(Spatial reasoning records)
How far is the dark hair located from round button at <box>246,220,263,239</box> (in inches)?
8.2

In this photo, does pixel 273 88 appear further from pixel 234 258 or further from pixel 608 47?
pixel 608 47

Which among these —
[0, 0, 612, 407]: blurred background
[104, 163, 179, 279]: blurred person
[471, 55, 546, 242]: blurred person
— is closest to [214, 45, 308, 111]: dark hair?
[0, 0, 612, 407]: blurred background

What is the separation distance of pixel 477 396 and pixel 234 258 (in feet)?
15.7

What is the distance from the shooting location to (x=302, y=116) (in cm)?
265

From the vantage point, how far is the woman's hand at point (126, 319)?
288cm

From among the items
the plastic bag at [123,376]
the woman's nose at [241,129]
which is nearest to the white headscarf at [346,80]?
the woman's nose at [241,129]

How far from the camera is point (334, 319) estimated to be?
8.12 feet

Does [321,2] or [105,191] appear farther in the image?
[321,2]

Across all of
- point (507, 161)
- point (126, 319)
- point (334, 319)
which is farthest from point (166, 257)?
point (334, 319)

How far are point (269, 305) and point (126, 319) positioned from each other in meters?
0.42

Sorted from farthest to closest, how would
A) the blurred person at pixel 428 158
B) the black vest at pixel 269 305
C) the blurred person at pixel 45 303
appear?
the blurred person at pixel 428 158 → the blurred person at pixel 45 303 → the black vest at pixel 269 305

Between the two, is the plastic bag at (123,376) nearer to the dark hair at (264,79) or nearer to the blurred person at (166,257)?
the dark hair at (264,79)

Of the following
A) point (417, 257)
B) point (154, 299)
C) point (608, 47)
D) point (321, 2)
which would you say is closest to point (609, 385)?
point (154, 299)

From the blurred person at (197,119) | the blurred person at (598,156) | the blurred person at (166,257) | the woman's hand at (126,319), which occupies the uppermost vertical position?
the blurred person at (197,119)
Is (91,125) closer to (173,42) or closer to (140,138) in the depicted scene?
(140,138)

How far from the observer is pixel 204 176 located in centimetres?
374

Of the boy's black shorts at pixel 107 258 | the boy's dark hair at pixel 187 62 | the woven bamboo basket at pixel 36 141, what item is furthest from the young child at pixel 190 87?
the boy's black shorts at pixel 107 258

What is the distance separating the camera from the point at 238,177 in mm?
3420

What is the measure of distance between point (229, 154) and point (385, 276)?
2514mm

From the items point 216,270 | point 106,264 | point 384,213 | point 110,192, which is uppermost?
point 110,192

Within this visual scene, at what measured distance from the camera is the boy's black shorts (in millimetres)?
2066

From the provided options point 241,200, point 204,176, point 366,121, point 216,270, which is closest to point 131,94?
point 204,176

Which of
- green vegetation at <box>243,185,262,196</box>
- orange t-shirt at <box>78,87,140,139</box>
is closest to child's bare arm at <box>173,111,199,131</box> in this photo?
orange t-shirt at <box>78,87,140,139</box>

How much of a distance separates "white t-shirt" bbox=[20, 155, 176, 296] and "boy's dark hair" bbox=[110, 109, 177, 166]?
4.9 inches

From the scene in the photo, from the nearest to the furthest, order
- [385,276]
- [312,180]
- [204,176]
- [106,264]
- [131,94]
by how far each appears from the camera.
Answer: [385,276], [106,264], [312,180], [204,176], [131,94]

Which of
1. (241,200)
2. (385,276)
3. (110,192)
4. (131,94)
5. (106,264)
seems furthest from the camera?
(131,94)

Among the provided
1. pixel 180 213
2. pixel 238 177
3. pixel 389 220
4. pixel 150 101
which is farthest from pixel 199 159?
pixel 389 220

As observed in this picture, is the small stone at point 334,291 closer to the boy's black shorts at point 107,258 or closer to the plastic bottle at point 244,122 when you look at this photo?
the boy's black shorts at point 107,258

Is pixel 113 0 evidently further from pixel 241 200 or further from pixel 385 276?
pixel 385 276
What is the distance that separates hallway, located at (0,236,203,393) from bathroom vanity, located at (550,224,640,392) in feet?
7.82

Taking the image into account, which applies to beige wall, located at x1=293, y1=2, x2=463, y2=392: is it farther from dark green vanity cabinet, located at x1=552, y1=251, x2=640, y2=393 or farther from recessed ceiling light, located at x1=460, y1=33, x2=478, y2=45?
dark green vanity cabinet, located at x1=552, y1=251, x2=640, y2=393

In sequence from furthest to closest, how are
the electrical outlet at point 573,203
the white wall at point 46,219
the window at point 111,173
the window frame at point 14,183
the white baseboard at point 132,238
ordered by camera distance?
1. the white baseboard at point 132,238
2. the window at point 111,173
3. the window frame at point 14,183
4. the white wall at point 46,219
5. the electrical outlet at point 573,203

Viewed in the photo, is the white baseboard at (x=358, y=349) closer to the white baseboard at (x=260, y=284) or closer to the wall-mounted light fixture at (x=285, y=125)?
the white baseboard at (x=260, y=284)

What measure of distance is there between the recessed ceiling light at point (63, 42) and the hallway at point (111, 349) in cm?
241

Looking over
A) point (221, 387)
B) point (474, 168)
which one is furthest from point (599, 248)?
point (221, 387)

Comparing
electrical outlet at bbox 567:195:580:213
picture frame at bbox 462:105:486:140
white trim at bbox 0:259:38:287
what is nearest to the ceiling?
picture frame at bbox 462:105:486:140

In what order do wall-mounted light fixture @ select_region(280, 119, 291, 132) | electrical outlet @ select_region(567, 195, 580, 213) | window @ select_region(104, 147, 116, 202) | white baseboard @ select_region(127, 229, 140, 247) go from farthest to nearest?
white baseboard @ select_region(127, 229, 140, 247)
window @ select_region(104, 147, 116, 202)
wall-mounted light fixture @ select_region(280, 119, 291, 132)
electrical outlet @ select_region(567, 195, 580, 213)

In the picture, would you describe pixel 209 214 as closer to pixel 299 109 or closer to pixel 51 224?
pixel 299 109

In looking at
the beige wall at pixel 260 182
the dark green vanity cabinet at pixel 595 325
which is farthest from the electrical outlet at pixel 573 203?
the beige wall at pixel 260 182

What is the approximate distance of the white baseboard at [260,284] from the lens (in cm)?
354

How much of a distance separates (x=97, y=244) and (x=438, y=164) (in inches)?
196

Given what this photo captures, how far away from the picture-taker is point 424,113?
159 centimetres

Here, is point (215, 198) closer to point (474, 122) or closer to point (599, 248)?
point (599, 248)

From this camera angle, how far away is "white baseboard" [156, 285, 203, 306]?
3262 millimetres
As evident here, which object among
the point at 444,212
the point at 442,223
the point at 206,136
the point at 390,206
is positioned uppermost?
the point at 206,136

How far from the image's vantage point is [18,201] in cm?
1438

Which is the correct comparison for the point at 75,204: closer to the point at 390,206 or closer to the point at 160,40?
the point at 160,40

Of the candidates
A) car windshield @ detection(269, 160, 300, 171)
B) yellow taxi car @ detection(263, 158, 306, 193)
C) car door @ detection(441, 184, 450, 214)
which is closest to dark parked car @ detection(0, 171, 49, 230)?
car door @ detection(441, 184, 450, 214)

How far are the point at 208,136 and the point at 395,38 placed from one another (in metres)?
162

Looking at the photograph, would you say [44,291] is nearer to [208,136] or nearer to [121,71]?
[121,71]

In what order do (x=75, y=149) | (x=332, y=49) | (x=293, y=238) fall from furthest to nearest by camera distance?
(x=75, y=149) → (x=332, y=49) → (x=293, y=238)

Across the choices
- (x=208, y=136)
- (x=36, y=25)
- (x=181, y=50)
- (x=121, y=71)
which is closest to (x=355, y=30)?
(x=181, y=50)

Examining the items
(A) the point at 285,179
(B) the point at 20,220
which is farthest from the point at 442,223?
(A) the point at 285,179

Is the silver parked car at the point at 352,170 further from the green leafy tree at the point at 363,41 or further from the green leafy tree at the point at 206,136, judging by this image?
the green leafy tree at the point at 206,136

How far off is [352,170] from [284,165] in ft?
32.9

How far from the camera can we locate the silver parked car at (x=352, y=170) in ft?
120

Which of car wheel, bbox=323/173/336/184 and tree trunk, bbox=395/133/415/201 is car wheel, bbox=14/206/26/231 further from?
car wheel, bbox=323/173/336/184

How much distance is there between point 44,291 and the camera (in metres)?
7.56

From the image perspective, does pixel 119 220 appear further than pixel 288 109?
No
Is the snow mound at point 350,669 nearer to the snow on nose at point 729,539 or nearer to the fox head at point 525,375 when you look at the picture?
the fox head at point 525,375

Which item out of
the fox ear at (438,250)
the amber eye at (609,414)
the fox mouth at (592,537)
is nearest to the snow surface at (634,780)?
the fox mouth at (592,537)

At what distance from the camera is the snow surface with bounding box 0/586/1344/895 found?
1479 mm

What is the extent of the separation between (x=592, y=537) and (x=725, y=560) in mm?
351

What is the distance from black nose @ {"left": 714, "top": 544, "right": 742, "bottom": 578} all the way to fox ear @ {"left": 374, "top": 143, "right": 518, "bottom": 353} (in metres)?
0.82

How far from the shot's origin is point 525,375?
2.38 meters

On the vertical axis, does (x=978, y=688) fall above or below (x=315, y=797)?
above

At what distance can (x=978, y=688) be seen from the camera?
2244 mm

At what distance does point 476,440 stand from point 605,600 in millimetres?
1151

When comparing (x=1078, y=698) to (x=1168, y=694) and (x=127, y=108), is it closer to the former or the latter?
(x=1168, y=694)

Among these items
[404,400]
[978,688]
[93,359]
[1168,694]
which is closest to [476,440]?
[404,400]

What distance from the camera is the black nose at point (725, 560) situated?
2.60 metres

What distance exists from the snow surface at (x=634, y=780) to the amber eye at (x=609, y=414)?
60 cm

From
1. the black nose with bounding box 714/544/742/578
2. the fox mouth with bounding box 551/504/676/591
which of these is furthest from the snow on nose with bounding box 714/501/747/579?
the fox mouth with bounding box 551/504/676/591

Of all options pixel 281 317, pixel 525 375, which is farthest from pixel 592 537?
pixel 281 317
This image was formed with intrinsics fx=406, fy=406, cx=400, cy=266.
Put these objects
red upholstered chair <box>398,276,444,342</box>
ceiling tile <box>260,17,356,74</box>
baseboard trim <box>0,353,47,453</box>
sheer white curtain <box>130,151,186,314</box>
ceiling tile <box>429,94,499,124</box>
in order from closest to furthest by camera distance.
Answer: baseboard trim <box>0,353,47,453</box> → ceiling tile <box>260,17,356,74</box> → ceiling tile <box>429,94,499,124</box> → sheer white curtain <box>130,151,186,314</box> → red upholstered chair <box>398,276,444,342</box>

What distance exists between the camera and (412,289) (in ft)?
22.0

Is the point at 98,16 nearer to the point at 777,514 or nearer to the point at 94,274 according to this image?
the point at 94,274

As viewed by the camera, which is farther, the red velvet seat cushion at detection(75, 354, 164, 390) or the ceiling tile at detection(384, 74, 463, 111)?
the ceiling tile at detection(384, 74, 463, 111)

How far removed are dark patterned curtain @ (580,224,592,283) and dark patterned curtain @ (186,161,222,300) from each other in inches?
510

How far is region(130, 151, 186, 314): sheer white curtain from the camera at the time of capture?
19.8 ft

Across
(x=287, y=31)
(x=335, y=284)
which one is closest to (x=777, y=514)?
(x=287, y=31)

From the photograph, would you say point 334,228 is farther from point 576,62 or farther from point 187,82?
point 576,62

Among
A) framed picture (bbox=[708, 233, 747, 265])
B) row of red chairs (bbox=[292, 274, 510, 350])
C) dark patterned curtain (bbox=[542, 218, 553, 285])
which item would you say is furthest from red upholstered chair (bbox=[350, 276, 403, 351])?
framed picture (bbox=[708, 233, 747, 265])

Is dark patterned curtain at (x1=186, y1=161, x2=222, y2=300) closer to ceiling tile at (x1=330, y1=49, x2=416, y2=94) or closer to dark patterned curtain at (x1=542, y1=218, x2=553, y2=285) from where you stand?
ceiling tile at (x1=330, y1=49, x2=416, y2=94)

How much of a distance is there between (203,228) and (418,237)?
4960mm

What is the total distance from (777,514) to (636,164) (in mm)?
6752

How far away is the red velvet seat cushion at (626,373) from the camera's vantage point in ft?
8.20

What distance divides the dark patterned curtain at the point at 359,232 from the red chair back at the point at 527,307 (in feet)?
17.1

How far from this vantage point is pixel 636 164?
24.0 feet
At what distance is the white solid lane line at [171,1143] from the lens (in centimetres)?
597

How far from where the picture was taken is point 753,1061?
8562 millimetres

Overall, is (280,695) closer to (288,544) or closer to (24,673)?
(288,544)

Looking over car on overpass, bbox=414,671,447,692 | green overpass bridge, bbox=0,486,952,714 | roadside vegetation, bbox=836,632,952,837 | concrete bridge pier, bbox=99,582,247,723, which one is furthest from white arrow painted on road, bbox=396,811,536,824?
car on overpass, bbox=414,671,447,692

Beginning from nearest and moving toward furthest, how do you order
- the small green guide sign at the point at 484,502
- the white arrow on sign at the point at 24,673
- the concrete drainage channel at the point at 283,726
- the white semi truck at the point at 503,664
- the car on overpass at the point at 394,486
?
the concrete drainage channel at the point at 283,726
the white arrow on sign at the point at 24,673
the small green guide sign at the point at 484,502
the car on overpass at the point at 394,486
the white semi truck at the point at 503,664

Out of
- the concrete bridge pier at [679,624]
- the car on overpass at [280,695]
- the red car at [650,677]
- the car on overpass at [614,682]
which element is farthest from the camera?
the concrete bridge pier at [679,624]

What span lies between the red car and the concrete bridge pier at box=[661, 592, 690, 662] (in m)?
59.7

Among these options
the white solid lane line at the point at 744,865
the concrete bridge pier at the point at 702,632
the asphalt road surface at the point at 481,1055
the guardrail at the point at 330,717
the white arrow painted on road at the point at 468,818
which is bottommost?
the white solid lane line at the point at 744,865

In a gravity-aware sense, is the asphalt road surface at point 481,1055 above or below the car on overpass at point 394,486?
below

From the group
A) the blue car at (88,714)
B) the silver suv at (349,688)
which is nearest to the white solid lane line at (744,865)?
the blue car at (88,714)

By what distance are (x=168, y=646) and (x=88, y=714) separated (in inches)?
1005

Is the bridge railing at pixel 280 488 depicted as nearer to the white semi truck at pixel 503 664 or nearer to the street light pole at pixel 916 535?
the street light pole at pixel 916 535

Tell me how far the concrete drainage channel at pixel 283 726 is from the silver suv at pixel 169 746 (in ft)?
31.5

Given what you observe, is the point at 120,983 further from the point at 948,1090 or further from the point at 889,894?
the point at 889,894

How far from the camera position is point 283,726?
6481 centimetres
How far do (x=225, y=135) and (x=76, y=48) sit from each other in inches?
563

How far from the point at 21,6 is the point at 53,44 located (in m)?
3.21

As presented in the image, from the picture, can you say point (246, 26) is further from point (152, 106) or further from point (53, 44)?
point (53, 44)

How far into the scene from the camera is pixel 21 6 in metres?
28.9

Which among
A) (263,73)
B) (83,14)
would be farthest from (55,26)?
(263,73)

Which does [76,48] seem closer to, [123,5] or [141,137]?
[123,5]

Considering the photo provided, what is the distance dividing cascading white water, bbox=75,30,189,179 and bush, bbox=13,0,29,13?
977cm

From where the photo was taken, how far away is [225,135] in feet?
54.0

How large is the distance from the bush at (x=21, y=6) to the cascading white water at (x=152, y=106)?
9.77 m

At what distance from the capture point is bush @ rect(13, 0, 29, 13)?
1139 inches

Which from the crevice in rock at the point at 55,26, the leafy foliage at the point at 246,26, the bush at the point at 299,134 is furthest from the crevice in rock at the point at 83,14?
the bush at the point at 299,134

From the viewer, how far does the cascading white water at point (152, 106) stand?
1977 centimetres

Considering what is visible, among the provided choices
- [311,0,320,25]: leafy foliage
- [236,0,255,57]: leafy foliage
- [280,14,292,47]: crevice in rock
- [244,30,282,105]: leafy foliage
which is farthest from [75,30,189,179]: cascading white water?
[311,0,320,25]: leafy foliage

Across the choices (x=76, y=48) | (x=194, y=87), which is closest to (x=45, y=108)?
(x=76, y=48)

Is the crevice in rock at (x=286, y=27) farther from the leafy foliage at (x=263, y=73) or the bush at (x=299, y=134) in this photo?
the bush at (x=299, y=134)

## What you are asked to do
Each line from the one containing "From the viewer, how" to the end of the listing above should be copied exactly, and nothing else.

## Response
From the viewer, how far does the cascading white water at point (152, 106) stand?
1977 centimetres

Considering what is visible, among the provided choices
- [311,0,320,25]: leafy foliage
- [236,0,255,57]: leafy foliage
- [280,14,292,47]: crevice in rock
- [244,30,282,105]: leafy foliage
which is farthest from [75,30,189,179]: cascading white water?
[311,0,320,25]: leafy foliage

Across the choices (x=76, y=48) | (x=194, y=87), which is closest to (x=45, y=108)?
(x=76, y=48)

Is the crevice in rock at (x=286, y=27) farther from the leafy foliage at (x=263, y=73) or the bush at (x=299, y=134) in this photo?
the bush at (x=299, y=134)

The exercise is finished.